MIRAGE model reconstructs mental imagery from fMRI with SOTA accuracy
Researchers decode your mind's eye using brain scans and diffusion models.
In an analysis of the NSD-Imagery dataset, researchers found that while some modern vision decoders work well for mental image reconstruction, others fail—and top performance on seen images doesn't guarantee success on mental imagery. To address this, they developed MIRAGE (Robust multi-modal architectures translate fMRI-to-image models from vision to mental imagery). MIRAGE employs a linear backbone combined with multi-modal text and image features as input to a diffusion model. This architecture explicitly targets cross-decoding from brain activity to internally generated visual content.
Feature metrics and human raters confirm MIRAGE as state-of-the-art on the NSD-Imagery benchmark. Ablation analysis reveals that mental image reconstruction performs best when decoders use relatively low-dimensional image features and incorporate guidance from both text descriptions and high- and low-level image features. The work demonstrates that—given the right architecture—existing large-scale datasets collected using external visual stimuli can serve as effective training data for decoding mental images. This opens the door to practical applications in brain-computer interfaces and neuroscientific research.

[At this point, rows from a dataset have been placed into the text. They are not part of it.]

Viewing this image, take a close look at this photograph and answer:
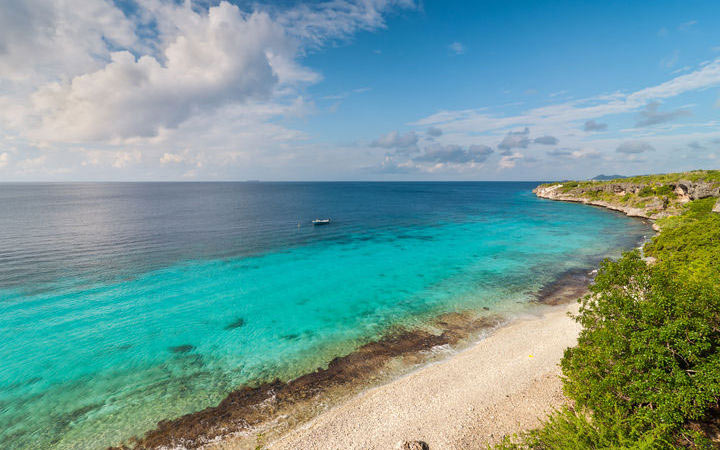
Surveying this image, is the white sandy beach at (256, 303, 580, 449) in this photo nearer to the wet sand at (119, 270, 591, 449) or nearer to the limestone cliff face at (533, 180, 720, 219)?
the wet sand at (119, 270, 591, 449)

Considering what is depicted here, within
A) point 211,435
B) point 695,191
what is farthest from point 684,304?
point 695,191

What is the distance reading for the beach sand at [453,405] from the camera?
47.5 feet

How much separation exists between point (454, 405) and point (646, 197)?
113844 mm

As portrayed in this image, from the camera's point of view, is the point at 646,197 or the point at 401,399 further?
the point at 646,197

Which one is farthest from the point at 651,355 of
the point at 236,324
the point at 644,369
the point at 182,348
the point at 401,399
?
the point at 182,348

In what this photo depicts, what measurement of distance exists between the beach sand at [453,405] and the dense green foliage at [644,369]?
1.98 m

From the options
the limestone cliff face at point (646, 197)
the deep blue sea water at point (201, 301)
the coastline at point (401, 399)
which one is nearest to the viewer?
the coastline at point (401, 399)

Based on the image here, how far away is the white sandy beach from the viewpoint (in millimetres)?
14492

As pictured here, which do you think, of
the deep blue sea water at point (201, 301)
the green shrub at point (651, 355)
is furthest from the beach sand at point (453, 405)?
the deep blue sea water at point (201, 301)

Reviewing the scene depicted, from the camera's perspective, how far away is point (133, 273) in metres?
41.2

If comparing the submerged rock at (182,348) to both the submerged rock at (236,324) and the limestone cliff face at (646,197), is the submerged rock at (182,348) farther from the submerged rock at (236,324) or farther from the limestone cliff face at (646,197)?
the limestone cliff face at (646,197)

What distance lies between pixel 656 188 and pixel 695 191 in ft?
70.5

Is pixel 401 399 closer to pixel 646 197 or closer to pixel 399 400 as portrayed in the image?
pixel 399 400

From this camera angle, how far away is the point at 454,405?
53.9ft
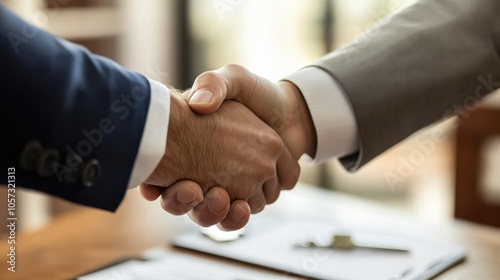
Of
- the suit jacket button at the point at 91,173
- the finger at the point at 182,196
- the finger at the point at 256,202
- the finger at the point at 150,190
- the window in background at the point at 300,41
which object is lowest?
the suit jacket button at the point at 91,173

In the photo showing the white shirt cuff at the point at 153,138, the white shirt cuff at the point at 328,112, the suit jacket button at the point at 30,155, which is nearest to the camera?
the suit jacket button at the point at 30,155

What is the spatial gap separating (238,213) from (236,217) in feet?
0.03

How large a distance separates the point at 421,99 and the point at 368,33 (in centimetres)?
18

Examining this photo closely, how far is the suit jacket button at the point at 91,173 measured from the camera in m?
0.99

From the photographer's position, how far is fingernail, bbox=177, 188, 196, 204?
1.19 meters

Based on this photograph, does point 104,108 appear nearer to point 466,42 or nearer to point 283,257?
point 283,257

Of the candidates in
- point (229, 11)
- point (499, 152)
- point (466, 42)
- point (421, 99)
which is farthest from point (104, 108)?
point (229, 11)

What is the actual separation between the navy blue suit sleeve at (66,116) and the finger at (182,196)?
163 millimetres

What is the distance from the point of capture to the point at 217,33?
410 cm
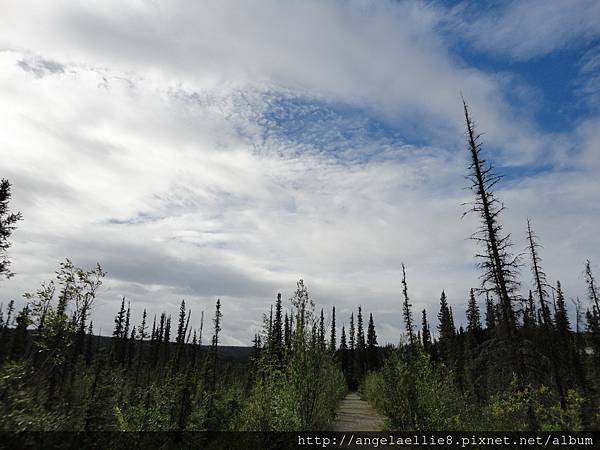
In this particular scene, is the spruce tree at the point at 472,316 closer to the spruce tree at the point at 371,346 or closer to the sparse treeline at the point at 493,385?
the spruce tree at the point at 371,346

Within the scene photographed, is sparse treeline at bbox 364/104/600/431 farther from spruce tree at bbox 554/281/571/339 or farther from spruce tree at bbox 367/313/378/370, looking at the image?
spruce tree at bbox 367/313/378/370

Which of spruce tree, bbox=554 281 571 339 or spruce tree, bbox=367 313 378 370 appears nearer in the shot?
spruce tree, bbox=554 281 571 339

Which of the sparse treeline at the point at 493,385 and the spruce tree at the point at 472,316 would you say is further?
the spruce tree at the point at 472,316

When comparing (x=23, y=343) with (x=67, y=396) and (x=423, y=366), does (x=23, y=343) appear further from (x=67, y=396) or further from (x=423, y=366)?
(x=423, y=366)

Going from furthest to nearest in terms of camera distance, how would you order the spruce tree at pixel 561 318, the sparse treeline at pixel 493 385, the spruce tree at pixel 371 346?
the spruce tree at pixel 371 346, the spruce tree at pixel 561 318, the sparse treeline at pixel 493 385

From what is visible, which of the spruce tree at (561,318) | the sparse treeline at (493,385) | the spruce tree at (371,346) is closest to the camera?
the sparse treeline at (493,385)

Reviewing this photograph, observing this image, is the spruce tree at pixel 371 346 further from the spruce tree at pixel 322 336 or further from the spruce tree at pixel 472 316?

- MIRAGE uses a linear backbone and multi-modal text+image features fed into a diffusion model to reconstruct mental imagery from fMRI.
- Achieves state-of-the-art performance on the NSD-Imagery benchmark, surpassing other vision decoders.
- Ablation shows best results with low-dimensional image features and combined text and multi-level image guidance.
Why It Matters
Decoding internal mental imagery from brain scans enables new brain-computer interfaces and deeper understanding of visual imagination.